For instance, notice that directed=True performed better for this case! Loader experimentation is important for optimizing any ML pipeline.

Other node-based loaders

ClusterLoader

ClusterLoader relies on ClusterData, which partitions the node into fixed clusters:

from torch_geometric.loader import ClusterData, ClusterLoader

# In practice, num_parts would be much higher than 4!
cluster_data = ClusterData(data, num_parts=4)
cluster_loader = ClusterLoader(cluster_data, batch_size=2, shuffle=True)

num_parts is the desired number of clusters, like for RandomNodeLoader. batch_size is the number of clusters to include per batch. In this case, ClusterData forms 4 node clusters, and ClusterLoader randomly picks 2 of those clusters for each batch. The resulting batch represents the node-induced subgraph for all of the nodes in those 2 clusters. For example:

Left: clusters from ClusterData. Right: 1 batch from ClusterLoader.

Notably, this includes the edges between the two clusters.

ClusterLoader is useful when the underlying graph has “community-like” structures, like in our example graph or in a social network. ClusterData can handle “communities” of varying sizes, whereas NeighborLoaderalways picks subgraphs of roughly the same shape. Additionally, NeighborLoader can’t guarantee that an entire related cluster of nodes will make it into the same batch, especially when the cluster is large.

▶ [EXERCISE DATA]
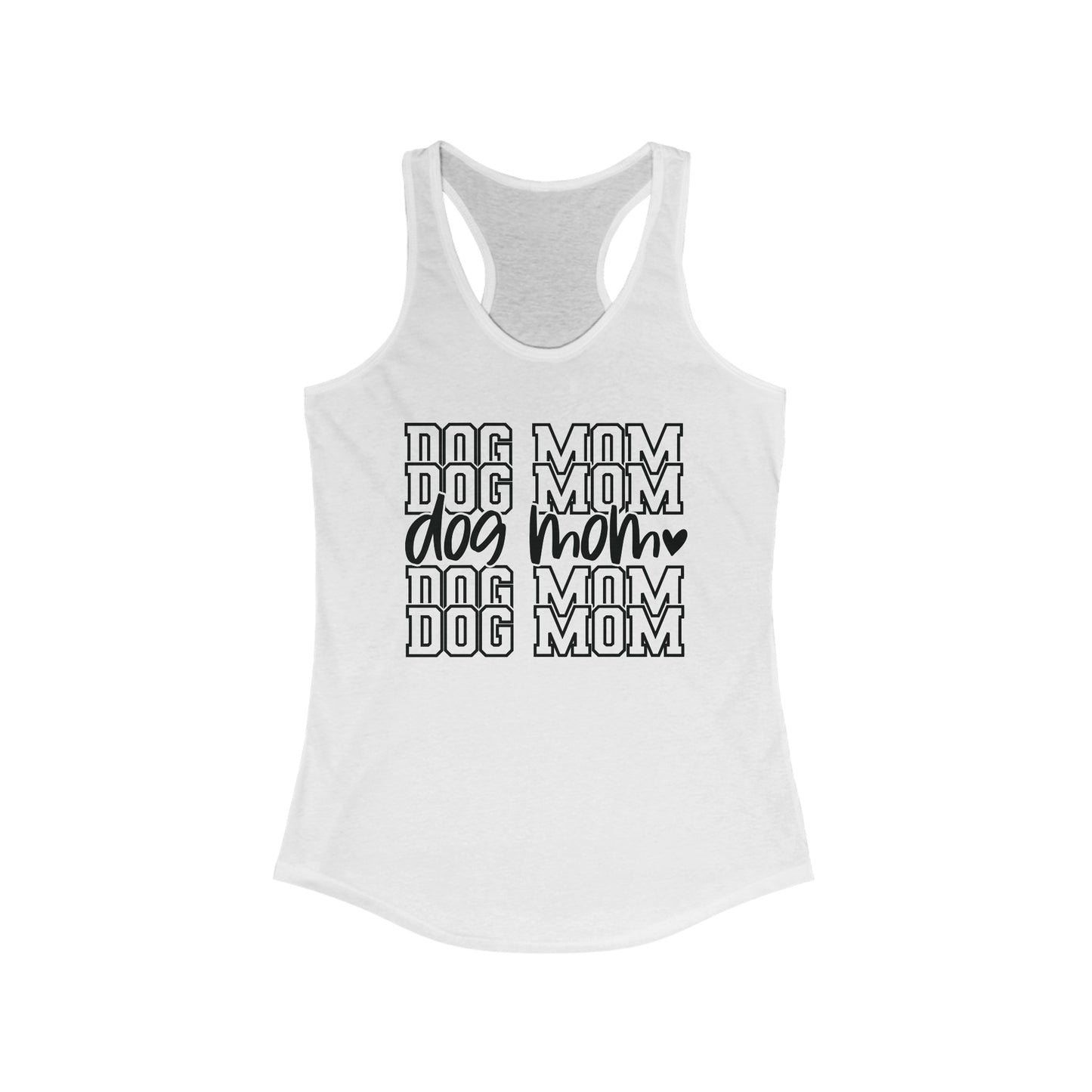 Dog Mom Row Women's Racerback Tank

▶ [SET OF TASKS]
[a] Reproduce the ClusterLoader passage word for word from "Other node-based loaders" to "higher than 4!".
[b] Answer these questions using the ClusterLoader passage:
(i) According to the code comment, in practice num_parts would be much higher than what number?
(ii) What does batch_size specify for ClusterLoader?
(iii) Which loader always picks subgraphs of roughly the same shape?
The listing after the ClusterLoader passage is separate material.

▶ [SOLUTIONS IN ORDER]
[a]
Other node-based loaders

ClusterLoader

ClusterLoader relies on ClusterData, which partitions the node into fixed clusters:

from torch_geometric.loader import ClusterData, ClusterLoader

# In practice, num_parts would be much higher than 4!

[b]
(i) 4
(ii) The number of clusters to include per batch
(iii) NeighborLoader